• **WORK TO BE COMPLETED**: Reproduce the stretch of the data from its first line through the line containing "31V24L224 20H212L204 22L199", with both ends included and every character unchanged.

(Stored data items)
-------
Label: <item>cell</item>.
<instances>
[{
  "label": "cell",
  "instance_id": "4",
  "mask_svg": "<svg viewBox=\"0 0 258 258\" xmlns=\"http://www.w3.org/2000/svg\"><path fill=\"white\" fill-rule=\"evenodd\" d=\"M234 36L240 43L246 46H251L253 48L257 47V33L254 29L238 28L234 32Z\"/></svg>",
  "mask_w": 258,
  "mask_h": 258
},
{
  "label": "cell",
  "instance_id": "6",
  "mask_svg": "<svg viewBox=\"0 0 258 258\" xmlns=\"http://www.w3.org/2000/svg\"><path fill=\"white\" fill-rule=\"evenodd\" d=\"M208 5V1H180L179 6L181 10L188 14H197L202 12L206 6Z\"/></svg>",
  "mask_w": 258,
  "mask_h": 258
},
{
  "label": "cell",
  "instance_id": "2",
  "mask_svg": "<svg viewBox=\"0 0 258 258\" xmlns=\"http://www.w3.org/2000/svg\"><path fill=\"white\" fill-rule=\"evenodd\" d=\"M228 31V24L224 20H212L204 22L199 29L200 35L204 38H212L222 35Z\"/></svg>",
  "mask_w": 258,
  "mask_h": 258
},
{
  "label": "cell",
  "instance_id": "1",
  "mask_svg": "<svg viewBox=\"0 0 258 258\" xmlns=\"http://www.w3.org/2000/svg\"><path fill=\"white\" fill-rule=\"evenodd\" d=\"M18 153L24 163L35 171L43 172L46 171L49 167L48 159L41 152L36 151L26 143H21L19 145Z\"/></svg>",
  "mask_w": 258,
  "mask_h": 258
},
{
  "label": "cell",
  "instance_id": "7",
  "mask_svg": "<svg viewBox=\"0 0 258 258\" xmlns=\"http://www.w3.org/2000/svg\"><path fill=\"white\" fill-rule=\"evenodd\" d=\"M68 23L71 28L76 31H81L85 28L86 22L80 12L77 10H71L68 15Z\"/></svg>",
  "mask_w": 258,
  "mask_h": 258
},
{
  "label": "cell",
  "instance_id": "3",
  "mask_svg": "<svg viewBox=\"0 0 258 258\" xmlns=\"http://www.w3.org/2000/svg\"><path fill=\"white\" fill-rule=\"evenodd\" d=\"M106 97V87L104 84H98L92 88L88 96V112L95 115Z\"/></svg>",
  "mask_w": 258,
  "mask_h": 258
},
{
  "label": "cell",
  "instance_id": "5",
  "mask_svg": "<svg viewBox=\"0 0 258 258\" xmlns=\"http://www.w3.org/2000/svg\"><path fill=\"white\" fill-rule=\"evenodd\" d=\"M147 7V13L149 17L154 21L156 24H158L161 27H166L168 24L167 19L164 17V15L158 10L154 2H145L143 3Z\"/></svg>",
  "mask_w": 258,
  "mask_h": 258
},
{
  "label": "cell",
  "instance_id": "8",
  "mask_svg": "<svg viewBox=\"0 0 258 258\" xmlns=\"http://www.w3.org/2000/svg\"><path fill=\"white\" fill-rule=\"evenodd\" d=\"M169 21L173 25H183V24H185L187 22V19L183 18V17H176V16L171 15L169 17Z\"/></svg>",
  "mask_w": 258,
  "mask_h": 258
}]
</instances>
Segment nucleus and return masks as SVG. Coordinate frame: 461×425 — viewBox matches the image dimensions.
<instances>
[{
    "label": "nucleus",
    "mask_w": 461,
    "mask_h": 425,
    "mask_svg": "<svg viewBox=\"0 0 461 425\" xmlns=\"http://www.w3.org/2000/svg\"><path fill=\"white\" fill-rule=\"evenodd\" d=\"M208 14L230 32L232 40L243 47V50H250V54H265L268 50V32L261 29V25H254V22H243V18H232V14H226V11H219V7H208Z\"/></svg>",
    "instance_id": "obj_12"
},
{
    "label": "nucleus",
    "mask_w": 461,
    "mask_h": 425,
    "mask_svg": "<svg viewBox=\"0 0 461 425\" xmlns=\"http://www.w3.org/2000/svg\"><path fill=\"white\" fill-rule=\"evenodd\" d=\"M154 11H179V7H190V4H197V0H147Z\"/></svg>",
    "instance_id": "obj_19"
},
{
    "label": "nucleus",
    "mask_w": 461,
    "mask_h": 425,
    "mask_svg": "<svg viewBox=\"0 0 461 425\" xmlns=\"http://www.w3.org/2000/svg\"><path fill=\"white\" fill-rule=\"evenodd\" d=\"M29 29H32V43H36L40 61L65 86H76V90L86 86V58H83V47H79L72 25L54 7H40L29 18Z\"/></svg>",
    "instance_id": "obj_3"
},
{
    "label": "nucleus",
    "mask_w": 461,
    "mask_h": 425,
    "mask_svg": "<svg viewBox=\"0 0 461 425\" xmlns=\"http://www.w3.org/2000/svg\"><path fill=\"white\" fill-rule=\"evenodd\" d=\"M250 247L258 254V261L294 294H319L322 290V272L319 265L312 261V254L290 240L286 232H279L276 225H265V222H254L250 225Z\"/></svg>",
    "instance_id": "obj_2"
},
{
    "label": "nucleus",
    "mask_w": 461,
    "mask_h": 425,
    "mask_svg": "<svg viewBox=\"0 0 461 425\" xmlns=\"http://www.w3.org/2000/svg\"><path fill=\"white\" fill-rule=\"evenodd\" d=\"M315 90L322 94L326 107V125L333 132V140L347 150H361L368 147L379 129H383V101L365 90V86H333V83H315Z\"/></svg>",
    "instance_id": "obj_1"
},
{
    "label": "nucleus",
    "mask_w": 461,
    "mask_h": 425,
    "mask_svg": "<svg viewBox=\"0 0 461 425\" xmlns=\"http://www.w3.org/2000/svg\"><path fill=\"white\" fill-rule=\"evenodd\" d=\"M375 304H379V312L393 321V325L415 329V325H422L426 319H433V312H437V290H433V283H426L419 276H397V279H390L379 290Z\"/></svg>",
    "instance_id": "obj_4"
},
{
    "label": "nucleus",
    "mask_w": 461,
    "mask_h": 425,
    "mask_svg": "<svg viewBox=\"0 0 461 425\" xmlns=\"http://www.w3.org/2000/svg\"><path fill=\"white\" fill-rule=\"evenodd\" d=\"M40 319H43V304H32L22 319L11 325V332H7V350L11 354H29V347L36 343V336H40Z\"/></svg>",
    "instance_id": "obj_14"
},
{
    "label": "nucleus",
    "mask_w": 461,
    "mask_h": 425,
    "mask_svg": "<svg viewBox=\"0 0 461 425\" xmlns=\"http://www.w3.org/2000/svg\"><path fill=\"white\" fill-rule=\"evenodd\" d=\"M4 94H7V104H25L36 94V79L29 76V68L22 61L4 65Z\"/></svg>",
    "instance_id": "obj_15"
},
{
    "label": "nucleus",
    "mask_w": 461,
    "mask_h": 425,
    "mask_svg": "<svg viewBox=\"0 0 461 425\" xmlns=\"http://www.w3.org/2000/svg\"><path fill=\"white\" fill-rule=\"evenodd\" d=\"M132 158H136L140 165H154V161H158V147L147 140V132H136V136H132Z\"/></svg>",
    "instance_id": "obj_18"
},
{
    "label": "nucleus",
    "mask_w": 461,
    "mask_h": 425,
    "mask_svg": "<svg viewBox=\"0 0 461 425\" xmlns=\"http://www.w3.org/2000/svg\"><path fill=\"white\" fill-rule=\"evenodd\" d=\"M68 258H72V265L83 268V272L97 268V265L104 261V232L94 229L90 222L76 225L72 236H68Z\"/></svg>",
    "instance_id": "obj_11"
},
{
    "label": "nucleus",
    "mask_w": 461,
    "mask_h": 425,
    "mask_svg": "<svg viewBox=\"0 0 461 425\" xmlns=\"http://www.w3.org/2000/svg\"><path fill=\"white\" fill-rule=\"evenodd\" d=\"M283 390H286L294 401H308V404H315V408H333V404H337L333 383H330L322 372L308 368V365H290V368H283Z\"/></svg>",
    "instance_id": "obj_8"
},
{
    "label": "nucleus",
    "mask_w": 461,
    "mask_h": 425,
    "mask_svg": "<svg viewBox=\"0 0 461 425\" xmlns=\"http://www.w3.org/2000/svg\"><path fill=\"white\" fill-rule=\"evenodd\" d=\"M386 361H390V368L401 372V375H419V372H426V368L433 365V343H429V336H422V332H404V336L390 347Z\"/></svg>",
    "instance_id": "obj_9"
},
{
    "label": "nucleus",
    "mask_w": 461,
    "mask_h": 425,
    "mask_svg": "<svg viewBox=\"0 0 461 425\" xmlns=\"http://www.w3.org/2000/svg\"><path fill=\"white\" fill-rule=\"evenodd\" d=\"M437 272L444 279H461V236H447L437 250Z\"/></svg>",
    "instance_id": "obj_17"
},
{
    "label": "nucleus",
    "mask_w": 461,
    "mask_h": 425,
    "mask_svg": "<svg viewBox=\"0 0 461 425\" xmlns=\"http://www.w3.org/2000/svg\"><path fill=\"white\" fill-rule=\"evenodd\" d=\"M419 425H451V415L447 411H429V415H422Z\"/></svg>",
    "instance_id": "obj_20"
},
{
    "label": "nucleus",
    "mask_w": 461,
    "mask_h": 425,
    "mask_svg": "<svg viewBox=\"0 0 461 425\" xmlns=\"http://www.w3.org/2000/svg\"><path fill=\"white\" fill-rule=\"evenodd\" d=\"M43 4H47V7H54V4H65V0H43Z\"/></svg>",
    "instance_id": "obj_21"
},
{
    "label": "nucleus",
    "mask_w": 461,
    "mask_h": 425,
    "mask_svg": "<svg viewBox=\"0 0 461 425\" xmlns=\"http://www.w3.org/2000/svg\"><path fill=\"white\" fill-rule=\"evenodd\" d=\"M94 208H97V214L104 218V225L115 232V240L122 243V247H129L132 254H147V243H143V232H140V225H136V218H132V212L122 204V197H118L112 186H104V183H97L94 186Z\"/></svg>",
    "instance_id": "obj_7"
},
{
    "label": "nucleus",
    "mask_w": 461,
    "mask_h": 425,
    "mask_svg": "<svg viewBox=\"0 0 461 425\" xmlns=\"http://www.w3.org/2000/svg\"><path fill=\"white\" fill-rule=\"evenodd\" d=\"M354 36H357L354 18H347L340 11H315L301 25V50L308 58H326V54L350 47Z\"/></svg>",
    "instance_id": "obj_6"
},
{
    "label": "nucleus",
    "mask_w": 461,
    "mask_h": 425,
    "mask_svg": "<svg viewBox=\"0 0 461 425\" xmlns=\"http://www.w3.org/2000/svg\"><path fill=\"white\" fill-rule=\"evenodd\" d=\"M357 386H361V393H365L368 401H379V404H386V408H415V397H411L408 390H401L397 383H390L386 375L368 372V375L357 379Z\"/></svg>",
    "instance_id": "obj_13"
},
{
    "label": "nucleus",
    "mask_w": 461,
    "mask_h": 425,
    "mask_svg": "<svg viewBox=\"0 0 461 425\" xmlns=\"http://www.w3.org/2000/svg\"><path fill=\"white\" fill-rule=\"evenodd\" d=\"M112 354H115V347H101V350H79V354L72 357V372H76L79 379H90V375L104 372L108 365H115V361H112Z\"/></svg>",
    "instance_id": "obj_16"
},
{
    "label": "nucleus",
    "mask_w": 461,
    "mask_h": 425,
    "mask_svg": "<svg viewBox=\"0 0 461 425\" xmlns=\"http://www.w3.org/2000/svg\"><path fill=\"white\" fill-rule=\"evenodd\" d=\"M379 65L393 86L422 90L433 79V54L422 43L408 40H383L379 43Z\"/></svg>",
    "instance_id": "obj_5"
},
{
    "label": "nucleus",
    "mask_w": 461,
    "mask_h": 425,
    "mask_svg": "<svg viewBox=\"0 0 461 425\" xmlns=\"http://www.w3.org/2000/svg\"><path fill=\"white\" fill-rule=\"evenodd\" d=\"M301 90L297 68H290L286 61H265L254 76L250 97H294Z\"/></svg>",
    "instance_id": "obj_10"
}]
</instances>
-------
• **COMPLETED EXERCISE**:
Label: <item>cell</item>.
<instances>
[{
  "label": "cell",
  "instance_id": "4",
  "mask_svg": "<svg viewBox=\"0 0 258 258\" xmlns=\"http://www.w3.org/2000/svg\"><path fill=\"white\" fill-rule=\"evenodd\" d=\"M234 36L240 43L246 46H251L253 48L257 47V33L254 29L238 28L234 32Z\"/></svg>",
  "mask_w": 258,
  "mask_h": 258
},
{
  "label": "cell",
  "instance_id": "6",
  "mask_svg": "<svg viewBox=\"0 0 258 258\" xmlns=\"http://www.w3.org/2000/svg\"><path fill=\"white\" fill-rule=\"evenodd\" d=\"M208 5V1H180L179 6L181 10L188 14H197L202 12L206 6Z\"/></svg>",
  "mask_w": 258,
  "mask_h": 258
},
{
  "label": "cell",
  "instance_id": "2",
  "mask_svg": "<svg viewBox=\"0 0 258 258\" xmlns=\"http://www.w3.org/2000/svg\"><path fill=\"white\" fill-rule=\"evenodd\" d=\"M228 31V24L224 20H212L204 22L199 29L200 35L204 38H212L222 35Z\"/></svg>",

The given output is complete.